Anyone who seen any of Mark McGuire's home runs must be impressed by their distance. They are prodigious. But more important is his humanity and his humility. Rather than boastful of his strength and enamoured with his record, on the day that he matched Maris' he paid homage to his father's birthday, of the same number. On that day and on the next, when he passed Maris', he saluted the man and his feat which stood unsurpassed for 37 years, his family, and publicly embraced Maris' children. Years, decades from now, when other pictures fade, that generosity of spirit will endure. Fate will not be kind to Mark McGuire and Sammy Sosa, as it wasn't to Roger Maris, Babe Ruth, or us. Skills will erode. Future seasons will pale by comparison. The image we retain will be the true mark of the man: the size of the heart and not the tape measure of the home run. In this there is a lesson for us all.
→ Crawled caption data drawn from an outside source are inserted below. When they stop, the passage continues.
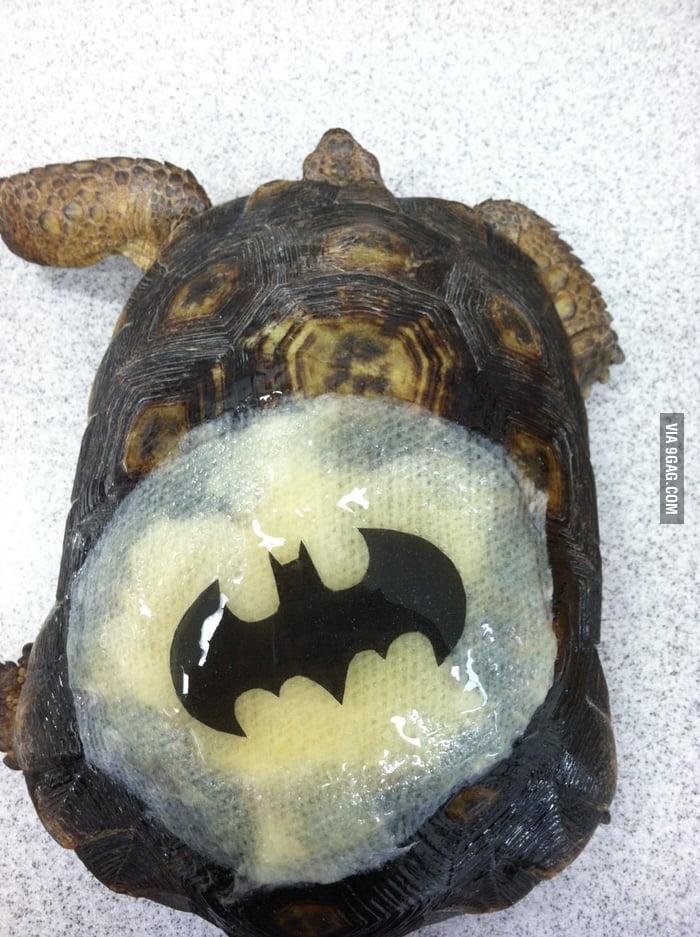 Bat Turtle!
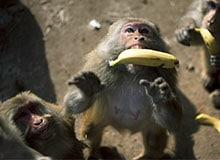 Могут ли животные руководствоваться разумом?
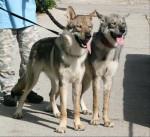 Enyéto Endiguélo d'Emozioni Breizh 11 mois - Saarlooswolfhund (11 Monate)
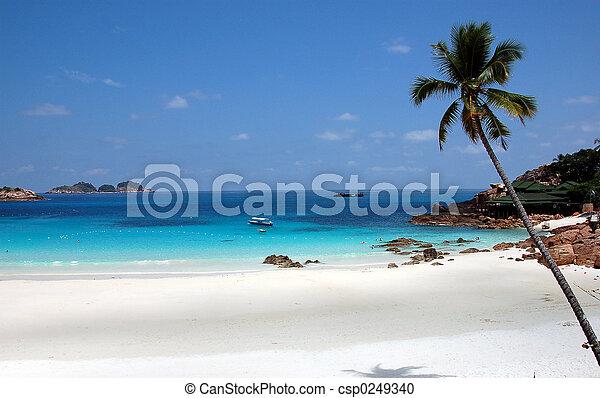Pulau Redand Beach 3 - csp0249340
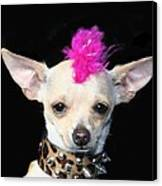 Punk Rock Chihuahua Canvas Print by Ritmo Boxer Designs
A story: Babe Ruth was playing one of his last baseball games. He was growing old and was no longer agile as he once had been. In one inning alone his errors lead to five runs. Ruth trotted off the field to the jeering and booing of the crowd. Suddenly, a young boy jumped over the railing onto the diamond. With tears in his eyes he ran to the Babe and threw his arms around the aging hero. Ruth stopped, picked up the young fellow, hugged him, set him back down on his feet and affectionately patted him on the head. Almost as on cue the booing stopped and a reverent hush settled over the entire park. In those brief moments the crowd saw him, a different kind of hero – a man who still had a glory about him, a glory apart from athleticism – a glory that shown forth in a touch of love for a little boy who had intruded into his life.
Ruth's embrace of a child, Maris' inner fortitude and menchlichkeit, Sosa's friendship and hug of his competitor, McGuire's humility and comradeship to his team and to Sosa: Here is the heroic. Here is the glory. We, in our lives, simple and retiring by comparison, can emulate greatness. There is something more to life. In watching these men, we can capture glory for ourselves.
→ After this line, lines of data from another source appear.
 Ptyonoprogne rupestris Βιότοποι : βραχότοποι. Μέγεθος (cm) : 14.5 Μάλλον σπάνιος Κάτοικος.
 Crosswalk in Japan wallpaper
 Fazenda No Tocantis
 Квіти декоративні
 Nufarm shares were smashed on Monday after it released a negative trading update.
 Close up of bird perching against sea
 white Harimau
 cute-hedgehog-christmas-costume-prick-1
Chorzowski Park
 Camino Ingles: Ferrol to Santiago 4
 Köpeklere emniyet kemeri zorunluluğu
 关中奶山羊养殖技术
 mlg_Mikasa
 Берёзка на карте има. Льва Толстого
I suppose that most of the men, and some of the women have played baseball, or at least softball. I began in the "Peanut League", graduated to the "Farm League", and retired before a career in the "Little League". Some of us might have dreamt of playing in major league parks, but we just weren't quite good enough. Baseball didn't only have its thrills. It has its personal disappointments. While I began at 3rd base, did some catching, pitching and played 1st base, I usually wound up in right field. For me and all the right fielders of our youth, Peter, Paul and Mary wrote this song. You'll get the message.
Saturday's summers when I was a kid
We ran to the schoolyard and here's what we did.
We'd pick out the captains and we choose up the teamsIt was always a measure of my self-esteem
Cause the fastest, the strongest were chosen first
The last ones they picked were the worst.
I 'd never need to ask it was sealedI just took up my place in right field.
Playing right field it's easy you know.
You can be awkward and you can be slow.
That's why I'm here in right field, watching the dandelions grow.Playing right field can be lonely and dull
Little leagues never have lefty's that pull.
I'd dream of the day they'd hit one my way
They never did but still I would prayThat I'd make a fantastic catch on the run
And not lose the ball in the sun.
And then I'd awake from this long reverie
And pray that the ball never came out to me.Off in the distance the game's dragging on.
There's strikes on the batter some runners are on.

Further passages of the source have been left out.